Signing keys in Polkadot

In this post, we shall first give a high level view of the various signing keys planned for use in Polkadot. We then turn the discussion towards the certificate chain that stretches between staked account keys and the session keys used for our proof-of-stake design. In other words, we aim to lay out the important questions on the "glue" between keys rolls here, but first this requires introducing the full spectrum of key rolls.

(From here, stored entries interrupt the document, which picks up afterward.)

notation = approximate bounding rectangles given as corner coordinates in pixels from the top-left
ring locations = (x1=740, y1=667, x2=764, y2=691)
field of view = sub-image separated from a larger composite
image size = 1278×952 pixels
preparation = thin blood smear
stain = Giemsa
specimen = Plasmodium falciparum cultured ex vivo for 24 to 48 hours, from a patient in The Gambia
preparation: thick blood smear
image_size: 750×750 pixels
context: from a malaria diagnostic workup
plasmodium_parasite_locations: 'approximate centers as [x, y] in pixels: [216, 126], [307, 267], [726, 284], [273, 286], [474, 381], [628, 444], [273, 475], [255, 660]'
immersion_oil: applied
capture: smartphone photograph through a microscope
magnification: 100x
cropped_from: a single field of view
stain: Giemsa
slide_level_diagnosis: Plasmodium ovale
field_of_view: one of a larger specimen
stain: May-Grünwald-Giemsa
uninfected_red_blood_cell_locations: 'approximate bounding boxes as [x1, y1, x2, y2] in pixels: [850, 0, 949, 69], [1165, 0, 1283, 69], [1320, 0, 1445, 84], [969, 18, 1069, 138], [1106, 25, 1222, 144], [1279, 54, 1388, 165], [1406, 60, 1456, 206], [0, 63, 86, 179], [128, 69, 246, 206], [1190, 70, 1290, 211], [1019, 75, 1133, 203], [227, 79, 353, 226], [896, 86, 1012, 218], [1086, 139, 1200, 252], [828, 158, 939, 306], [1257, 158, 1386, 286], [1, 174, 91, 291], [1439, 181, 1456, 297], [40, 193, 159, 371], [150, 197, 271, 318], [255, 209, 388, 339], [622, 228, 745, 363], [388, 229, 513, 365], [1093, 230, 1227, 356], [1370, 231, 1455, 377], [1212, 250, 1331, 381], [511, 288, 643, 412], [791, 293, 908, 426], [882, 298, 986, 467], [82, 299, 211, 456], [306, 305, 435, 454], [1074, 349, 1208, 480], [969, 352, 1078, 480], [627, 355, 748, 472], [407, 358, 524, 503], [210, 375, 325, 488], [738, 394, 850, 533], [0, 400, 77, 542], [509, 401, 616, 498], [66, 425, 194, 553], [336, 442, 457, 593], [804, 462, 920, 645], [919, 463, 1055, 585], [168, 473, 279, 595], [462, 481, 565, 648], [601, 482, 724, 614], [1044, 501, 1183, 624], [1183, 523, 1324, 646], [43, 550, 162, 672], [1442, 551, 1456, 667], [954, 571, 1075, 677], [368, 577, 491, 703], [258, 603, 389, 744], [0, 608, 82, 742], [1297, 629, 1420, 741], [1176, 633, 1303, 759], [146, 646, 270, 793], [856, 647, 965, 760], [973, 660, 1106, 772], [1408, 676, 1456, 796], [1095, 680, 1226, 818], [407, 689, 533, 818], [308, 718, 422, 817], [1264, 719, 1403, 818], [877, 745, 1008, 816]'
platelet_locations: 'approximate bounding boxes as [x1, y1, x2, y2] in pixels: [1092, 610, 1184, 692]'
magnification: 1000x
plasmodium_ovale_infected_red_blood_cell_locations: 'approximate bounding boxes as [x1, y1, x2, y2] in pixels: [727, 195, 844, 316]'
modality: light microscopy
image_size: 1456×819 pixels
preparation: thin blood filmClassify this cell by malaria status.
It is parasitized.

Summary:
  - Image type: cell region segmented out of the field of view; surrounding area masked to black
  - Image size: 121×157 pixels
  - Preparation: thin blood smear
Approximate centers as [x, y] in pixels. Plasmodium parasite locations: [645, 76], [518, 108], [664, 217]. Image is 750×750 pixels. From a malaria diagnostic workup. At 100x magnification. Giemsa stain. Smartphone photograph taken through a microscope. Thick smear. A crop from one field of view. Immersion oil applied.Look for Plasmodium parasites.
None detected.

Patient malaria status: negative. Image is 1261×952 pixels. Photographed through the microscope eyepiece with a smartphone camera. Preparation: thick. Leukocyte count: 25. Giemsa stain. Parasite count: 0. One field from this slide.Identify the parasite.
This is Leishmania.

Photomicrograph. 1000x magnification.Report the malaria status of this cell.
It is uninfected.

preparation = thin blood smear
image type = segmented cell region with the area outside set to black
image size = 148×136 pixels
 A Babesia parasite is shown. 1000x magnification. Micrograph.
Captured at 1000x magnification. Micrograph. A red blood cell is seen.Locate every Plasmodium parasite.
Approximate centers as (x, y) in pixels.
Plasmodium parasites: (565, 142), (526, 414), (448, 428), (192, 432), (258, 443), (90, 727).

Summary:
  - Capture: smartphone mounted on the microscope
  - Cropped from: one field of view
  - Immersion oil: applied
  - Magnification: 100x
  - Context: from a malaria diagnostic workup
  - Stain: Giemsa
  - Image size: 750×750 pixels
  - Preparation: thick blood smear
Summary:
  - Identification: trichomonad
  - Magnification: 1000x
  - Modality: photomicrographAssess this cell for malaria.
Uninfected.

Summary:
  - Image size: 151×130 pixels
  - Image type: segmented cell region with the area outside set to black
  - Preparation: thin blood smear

We have roughly four cryptographic layers in Polkadot:

Account keys are owned by users and tied to one actual dot denominated account on Polkadot. Accounts could be staked/bonded, unstaked/unbonded, or unstaking/unbonding, but only an unstaked/unbonded account key can transfer dots from one account to another.
Nominator keys provide a certificate chain between staked/bonded account keys and the session keys used by nodes in block production or validating. As nominator keys cannot transfer dots, they insulate account keys, which may remain air gapped, from nodes actually running on the internet.
Session keys are actually several keys kept together that provide the various signing functions required by validators, including a couple types of verifiable random function (VRF) keys.
Transport layer signing keys are used by libp2p to authenticate connections between nodes. We shall either certify these with the session key or perhaps include them directly in the session key.

Account keys

We believe Polkadot accounts should primarily use Schnorr signatures with both public keys and the R point in the signature encoded using the Ristretto point compression for the Ed25519 curve. We should collaborate with the dalek ecosystem for which Ristretto was developed, but provide a simpler signature crate, for which schnorr-dalek provides a first step.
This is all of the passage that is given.